## Given task
Only the lines from the one containing "Given the scene" to the end of the records should be written out, exactly and with both ends included; pictures are excluded.

## Spatial questions tied to pictures
■ ■ ■ ■ ■
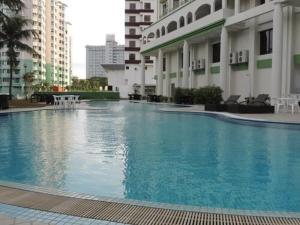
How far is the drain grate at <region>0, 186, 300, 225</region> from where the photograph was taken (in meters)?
3.81

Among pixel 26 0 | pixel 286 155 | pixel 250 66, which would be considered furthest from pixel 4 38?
pixel 26 0

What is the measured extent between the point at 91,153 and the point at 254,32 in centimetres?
1942

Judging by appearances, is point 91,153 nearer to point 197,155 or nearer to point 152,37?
point 197,155

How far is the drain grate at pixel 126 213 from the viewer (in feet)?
12.5

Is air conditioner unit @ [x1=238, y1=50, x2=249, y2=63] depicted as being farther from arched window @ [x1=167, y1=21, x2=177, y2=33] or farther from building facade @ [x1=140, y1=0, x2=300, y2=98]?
arched window @ [x1=167, y1=21, x2=177, y2=33]

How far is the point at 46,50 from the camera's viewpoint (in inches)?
4491

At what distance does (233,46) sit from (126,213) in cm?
2587

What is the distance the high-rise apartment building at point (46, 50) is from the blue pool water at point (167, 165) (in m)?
83.7

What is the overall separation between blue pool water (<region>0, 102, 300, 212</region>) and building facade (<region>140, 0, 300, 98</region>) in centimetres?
1040

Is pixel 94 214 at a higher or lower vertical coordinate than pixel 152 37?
lower

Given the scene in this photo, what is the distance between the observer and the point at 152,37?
4634 cm

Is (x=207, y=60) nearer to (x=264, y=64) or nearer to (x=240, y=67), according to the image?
(x=240, y=67)

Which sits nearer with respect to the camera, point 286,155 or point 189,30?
point 286,155

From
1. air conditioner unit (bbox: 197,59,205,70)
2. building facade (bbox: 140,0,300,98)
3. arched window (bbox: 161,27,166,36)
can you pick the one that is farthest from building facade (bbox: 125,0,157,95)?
air conditioner unit (bbox: 197,59,205,70)
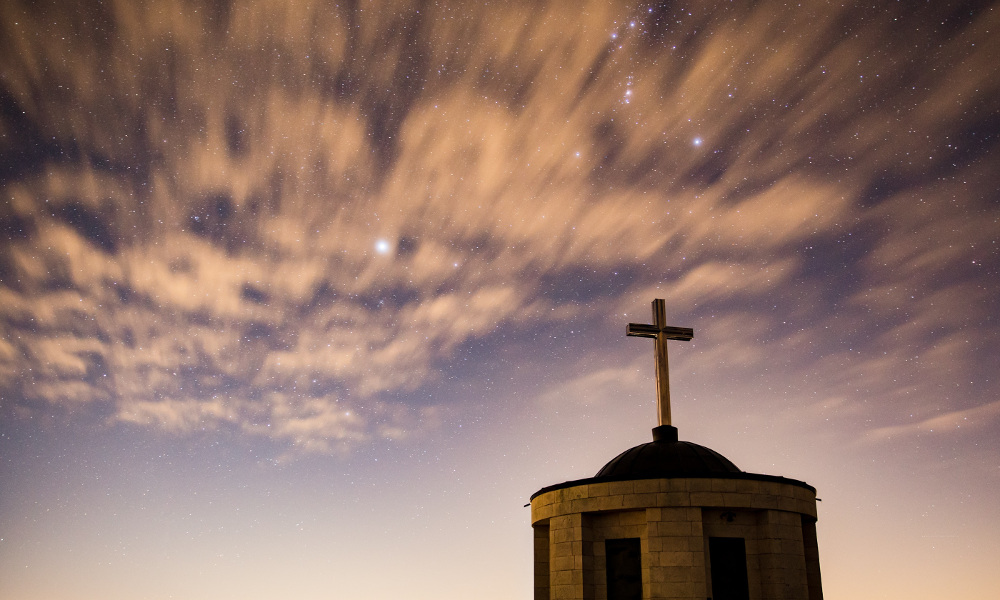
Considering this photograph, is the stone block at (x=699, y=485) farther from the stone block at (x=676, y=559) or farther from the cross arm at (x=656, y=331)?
the cross arm at (x=656, y=331)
■ ■ ■ ■ ■
## Exercise result
Given the scene in this photo, what is the distance between the observer and the point at 152,37?
4634 cm

Is (x=207, y=60) nearer to (x=264, y=64) or nearer to (x=240, y=67), according to the image?
(x=240, y=67)

Which sits nearer with respect to the camera, point 286,155 or point 189,30?
point 286,155

From
1. air conditioner unit (bbox: 197,59,205,70)
2. building facade (bbox: 140,0,300,98)
3. arched window (bbox: 161,27,166,36)
can you pick the one that is farthest from building facade (bbox: 125,0,157,95)?
air conditioner unit (bbox: 197,59,205,70)
Considering this photograph, is the stone block at (x=699, y=485) farther from the stone block at (x=676, y=559) or farther from the cross arm at (x=656, y=331)?
the cross arm at (x=656, y=331)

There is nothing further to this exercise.